EXERCÍCIO PROPOSTO> Transcreva, sem nenhuma alteração, os itens a partir da linha que contém "Is the shirt" até o final dos itens, incluindo as duas extremidades.

[Itens armazenados]
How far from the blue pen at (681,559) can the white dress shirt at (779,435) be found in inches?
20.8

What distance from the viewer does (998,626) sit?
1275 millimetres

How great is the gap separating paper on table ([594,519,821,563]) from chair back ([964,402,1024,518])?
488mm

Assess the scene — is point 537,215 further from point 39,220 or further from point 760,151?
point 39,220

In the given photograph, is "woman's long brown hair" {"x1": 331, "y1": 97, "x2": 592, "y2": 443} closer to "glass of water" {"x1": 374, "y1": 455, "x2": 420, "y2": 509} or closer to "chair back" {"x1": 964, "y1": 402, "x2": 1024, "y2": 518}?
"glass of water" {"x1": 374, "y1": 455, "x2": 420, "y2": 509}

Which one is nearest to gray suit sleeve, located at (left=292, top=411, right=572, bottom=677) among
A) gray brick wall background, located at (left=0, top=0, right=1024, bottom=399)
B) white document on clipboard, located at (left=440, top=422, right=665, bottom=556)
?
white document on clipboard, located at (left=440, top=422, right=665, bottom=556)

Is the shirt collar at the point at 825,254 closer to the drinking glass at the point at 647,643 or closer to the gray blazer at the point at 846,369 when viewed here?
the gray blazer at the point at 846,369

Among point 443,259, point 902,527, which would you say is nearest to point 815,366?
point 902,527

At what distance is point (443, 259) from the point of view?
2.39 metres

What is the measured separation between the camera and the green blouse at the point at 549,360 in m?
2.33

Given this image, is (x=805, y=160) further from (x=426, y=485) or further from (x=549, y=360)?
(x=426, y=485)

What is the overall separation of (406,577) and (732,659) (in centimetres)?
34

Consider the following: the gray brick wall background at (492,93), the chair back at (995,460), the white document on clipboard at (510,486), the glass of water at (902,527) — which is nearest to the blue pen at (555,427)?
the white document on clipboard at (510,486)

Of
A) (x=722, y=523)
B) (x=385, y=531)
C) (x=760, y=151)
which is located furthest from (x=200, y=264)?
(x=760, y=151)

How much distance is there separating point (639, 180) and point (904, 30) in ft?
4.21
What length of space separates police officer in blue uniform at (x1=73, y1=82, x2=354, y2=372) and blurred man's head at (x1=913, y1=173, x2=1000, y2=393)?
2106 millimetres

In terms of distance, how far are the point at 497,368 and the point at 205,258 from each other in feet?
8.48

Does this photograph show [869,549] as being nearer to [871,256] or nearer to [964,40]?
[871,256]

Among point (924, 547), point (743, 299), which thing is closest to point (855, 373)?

RESPOSTA DA TAREFA>
Is the shirt collar at the point at 825,254 closer to the drinking glass at the point at 647,643 or closer to the gray blazer at the point at 846,369 when viewed here?
the gray blazer at the point at 846,369

Among point 443,259, point 902,527, which would you say is nearest to point 815,366?
point 902,527

At what distance is point (443, 259) from the point of view?
2.39 metres

What is the measured separation between the camera and the green blouse at the point at 549,360 in m?
2.33

Given this image, is (x=805, y=160) further from (x=426, y=485) or further from (x=549, y=360)?
(x=426, y=485)

What is the overall separation of (406,577) and (732,659) (in centimetres)?
34

Consider the following: the gray brick wall background at (492,93), the chair back at (995,460), the white document on clipboard at (510,486), the glass of water at (902,527) — which is nearest to the blue pen at (555,427)?
the white document on clipboard at (510,486)

Of
A) (x=722, y=523)
B) (x=385, y=531)
C) (x=760, y=151)
which is located furthest from (x=200, y=264)?
(x=760, y=151)

How much distance is there separating point (639, 180) and point (904, 30) in ft?
4.21
What length of space separates police officer in blue uniform at (x1=73, y1=82, x2=354, y2=372) and blurred man's head at (x1=913, y1=173, x2=1000, y2=393)?
2106 millimetres

In terms of distance, how far are the point at 497,368 and the point at 205,258 from each other in feet?
8.48

Does this photograph show [869,549] as being nearer to [871,256] or nearer to [964,40]?
[871,256]

Among point (924, 547), point (743, 299), which thing is closest to point (855, 373)?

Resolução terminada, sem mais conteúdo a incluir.